Do this. Turn the lines below into a numbered list, leaving out any blank lines.

Extracted records.

-- -- --

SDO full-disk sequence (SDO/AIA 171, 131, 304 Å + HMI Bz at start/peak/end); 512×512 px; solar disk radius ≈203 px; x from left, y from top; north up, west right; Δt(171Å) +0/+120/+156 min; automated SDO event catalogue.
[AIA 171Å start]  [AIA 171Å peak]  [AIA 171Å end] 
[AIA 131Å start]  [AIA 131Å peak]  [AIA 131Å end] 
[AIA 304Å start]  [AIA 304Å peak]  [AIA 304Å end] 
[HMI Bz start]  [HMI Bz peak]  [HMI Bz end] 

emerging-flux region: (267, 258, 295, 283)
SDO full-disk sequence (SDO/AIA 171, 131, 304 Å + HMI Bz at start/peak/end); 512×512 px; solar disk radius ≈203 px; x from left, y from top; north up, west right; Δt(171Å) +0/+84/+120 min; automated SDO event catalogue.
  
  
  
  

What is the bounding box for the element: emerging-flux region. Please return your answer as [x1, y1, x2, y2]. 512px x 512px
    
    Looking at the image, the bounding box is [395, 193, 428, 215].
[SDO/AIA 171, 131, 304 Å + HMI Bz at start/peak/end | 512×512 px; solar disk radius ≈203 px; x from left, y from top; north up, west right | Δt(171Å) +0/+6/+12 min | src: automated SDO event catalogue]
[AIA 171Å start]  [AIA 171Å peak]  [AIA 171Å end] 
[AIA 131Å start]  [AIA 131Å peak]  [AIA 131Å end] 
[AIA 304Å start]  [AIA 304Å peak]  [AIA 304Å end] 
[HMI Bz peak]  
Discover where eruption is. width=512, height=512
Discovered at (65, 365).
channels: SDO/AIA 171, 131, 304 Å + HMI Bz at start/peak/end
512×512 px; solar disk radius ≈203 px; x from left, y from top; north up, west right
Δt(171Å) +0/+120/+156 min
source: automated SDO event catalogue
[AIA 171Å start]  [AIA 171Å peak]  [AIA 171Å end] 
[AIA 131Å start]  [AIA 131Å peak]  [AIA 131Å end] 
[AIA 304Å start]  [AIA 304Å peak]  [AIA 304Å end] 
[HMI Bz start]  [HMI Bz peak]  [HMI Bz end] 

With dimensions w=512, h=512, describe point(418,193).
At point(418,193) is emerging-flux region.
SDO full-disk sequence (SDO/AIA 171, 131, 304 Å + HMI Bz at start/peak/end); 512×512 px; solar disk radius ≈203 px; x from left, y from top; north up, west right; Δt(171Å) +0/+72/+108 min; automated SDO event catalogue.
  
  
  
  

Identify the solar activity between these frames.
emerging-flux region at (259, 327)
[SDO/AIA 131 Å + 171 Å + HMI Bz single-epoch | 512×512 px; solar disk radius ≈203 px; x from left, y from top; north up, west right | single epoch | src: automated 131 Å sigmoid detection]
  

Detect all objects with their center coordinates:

-- -- --

Reply.
1. SDO full-disk sequence (SDO/AIA 171, 131, 304 Å + HMI Bz at start/peak/end); 512×512 px; solar disk radius ≈203 px; x from left, y from top; north up, west right; Δt(171Å) +0/+120/+156 min; automated SDO event catalogue.
2. [AIA 171Å start]  [AIA 171Å peak]  [AIA 171Å end] 
3. [AIA 131Å start]  [AIA 131Å peak]  [AIA 131Å end] 
4. [AIA 304Å start]  [AIA 304Å peak]  [AIA 304Å end] 
5. [HMI Bz start]  [HMI Bz peak]  [HMI Bz end] 
6. emerging-flux region: (267, 258, 295, 283)
7. SDO full-disk sequence (SDO/AIA 171, 131, 304 Å + HMI Bz at start/peak/end); 512×512 px; solar disk radius ≈203 px; x from left, y from top; north up, west right; Δt(171Å) +0/+84/+120 min; automated SDO event catalogue.
8. What is the bounding box for the element: emerging-flux region. Please return your answer as [x1, y1, x2, y2]. 512px x 512px
9.     Looking at the image, the bounding box is [395, 193, 428, 215].
10. [SDO/AIA 171, 131, 304 Å + HMI Bz at start/peak/end | 512×512 px; solar disk radius ≈203 px; x from left, y from top; north up, west right | Δt(171Å) +0/+6/+12 min | src: automated SDO event catalogue]
11. [AIA 171Å start]  [AIA 171Å peak]  [AIA 171Å end] 
12. [AIA 131Å start]  [AIA 131Å peak]  [AIA 131Å end] 
13. [AIA 304Å start]  [AIA 304Å peak]  [AIA 304Å end] 
14. [HMI Bz peak]  
15. Discover where eruption is. width=512, height=512
16. Discovered at (65, 365).
17. channels: SDO/AIA 171, 131, 304 Å + HMI Bz at start/peak/end
18. 512×512 px; solar disk radius ≈203 px; x from left, y from top; north up, west right
19. Δt(171Å) +0/+120/+156 min
20. source: automated SDO event catalogue
21. [AIA 171Å start]  [AIA 171Å peak]  [AIA 171Å end] 
22. [AIA 131Å start]  [AIA 131Å peak]  [AIA 131Å end] 
23. [AIA 304Å start]  [AIA 304Å peak]  [AIA 304Å end] 
24. [HMI Bz start]  [HMI Bz peak]  [HMI Bz end] 
25. With dimensions w=512, h=512, describe point(418,193).
26. At point(418,193) is emerging-flux region.
27. SDO full-disk sequence (SDO/AIA 171, 131, 304 Å + HMI Bz at start/peak/end); 512×512 px; solar disk radius ≈203 px; x from left, y from top; north up, west right; Δt(171Å) +0/+72/+108 min; automated SDO event catalogue.
28. Identify the solar activity between these frames.
29. emerging-flux region at (259, 327)
30. [SDO/AIA 131 Å + 171 Å + HMI Bz single-epoch | 512×512 px; solar disk radius ≈203 px; x from left, y from top; north up, west right | single epoch | src: automated 131 Å sigmoid detection]
31. Detect all objects with their center coordinates:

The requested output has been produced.